● **LIST OF TASKS**:
a) Translate into Spanish this sentence from the passage on the attacks in Indonesia: "They also attract more media attention, which is exactly what the Islamic State wants."
b) Summarize the passage on the attacks in Indonesia in two sentences.
c) Using the passage on the attacks in Indonesia, answer yes or no to each statement and quote the words that decide it: (i) Solahudin said women draw more suspicion from security guards. (ii) A wife and two daughters were used to carry out one of the attacks. (iii) Pope Francis's words were quoted by vaticannews.va.

● **DOCUMENT TEXT**:
Commenting on the nature of the wife and two daughters used to carry out one of the attacks, Solahudin of the University of Indonesia’s Center for Terrorism Studies and Social Conflict told the Jakarta Post that women are used more in terrorist attacks because they draw less suspicion from security guards. They also attract more media attention, which is exactly what the Islamic State wants. “Terror without media will not successfully spread the fear. The news value of [using] women and children as bombers is higher than using male bombers,” Solahudin said. Additionally, he believes the attacks were meant to encourage other IS-sympathizers to be bolder in their aggression.

At the Vatican, Pope Francis prayed for the “dear people of Indonesia” and asked praying people to join him in praying for the besieged communities. “Together,” he said as quoted by vaticannews.va, “let us call upon the God of peace, that He might bring these violent actions to an end; and that in the hearts of all, space might be found for feelings, not of hatred and violence, but of reconciliation and fraternity.”

● **DATA ROWS**:
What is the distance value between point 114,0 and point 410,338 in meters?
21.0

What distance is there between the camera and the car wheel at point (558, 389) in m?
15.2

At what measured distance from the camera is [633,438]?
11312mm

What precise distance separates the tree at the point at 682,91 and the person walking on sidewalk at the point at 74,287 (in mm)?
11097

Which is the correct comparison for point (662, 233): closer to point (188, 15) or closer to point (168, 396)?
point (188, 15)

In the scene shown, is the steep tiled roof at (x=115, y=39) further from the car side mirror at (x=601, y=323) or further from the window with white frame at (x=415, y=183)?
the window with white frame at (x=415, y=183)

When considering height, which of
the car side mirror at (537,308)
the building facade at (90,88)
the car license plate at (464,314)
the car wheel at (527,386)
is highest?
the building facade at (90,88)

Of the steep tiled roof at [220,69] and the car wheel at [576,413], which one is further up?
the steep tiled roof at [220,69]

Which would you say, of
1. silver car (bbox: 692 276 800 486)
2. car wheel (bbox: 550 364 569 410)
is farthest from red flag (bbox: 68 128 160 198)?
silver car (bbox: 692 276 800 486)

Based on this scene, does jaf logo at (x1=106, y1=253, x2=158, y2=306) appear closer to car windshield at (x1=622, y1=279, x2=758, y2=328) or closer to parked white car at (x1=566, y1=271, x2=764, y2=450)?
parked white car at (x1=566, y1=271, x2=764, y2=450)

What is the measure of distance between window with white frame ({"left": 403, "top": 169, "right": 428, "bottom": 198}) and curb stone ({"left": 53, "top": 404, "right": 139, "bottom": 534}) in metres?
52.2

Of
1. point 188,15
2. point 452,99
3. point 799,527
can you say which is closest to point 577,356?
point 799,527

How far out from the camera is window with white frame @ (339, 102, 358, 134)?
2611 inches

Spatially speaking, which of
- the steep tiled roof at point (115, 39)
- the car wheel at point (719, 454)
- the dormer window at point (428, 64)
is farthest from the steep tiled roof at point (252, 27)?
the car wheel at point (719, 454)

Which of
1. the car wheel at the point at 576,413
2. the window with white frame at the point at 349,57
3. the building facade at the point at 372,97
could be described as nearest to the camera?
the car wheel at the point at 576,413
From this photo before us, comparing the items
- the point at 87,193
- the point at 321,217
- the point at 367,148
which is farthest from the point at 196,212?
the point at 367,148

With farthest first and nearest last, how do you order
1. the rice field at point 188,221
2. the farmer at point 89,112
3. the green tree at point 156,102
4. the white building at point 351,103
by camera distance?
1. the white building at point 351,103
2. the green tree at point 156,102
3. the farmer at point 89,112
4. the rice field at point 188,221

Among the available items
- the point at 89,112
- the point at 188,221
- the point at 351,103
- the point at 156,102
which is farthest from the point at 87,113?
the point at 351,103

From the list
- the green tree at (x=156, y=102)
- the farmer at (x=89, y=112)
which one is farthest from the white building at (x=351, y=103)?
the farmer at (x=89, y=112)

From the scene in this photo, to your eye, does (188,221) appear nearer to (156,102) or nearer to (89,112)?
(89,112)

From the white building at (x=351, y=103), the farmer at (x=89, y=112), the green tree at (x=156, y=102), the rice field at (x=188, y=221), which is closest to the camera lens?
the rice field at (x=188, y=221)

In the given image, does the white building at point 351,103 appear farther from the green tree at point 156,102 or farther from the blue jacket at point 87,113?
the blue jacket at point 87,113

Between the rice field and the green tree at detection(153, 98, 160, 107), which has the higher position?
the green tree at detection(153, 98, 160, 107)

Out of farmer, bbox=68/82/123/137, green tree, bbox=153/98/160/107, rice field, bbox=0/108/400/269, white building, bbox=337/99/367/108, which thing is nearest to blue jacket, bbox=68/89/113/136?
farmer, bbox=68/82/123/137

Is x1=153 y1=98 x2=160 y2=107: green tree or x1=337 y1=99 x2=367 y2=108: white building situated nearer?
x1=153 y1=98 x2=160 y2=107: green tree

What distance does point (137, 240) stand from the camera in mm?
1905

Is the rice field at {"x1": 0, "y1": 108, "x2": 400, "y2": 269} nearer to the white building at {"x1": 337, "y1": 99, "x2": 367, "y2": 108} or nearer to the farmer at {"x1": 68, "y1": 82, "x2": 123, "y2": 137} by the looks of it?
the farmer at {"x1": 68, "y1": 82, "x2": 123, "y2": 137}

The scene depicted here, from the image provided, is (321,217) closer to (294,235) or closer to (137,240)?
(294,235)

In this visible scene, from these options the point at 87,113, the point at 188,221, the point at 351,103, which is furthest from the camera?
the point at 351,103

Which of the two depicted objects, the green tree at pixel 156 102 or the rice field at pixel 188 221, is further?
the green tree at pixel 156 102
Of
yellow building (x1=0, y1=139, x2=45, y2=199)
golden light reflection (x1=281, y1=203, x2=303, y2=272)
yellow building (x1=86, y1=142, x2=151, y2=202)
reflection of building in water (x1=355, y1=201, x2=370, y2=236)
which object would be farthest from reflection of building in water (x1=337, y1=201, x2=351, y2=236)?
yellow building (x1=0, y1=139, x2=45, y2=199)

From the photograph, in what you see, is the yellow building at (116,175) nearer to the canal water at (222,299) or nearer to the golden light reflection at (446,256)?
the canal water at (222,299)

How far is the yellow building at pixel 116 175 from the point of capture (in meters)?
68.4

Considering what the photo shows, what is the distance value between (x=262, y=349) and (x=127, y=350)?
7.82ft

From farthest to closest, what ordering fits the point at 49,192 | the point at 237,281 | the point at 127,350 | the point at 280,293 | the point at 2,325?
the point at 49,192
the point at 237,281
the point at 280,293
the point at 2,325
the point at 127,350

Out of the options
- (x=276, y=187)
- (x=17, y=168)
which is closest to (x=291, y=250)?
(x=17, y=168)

● **TASK-BY-TASK SOLUTIONS**:
a) También atraen más atención de los medios, que es exactamente lo que quiere el Estado Islámico.

b) Solahudin of the University of Indonesia's Center for Terrorism Studies and Social Conflict told the Jakarta Post that women are used more in terrorist attacks because they draw less suspicion from security guards and attract more media attention, which the Islamic State wants. He also believes the attacks were meant to encourage other IS sympathizers to be bolder, while at the Vatican Pope Francis prayed for the people of Indonesia and called on the God of peace to end these violent actions.

c)
(i) No: "they draw less suspicion from security guards"
(ii) Yes: "the wife and two daughters used to carry out one of the attacks"
(iii) Yes: "as quoted by vaticannews.va"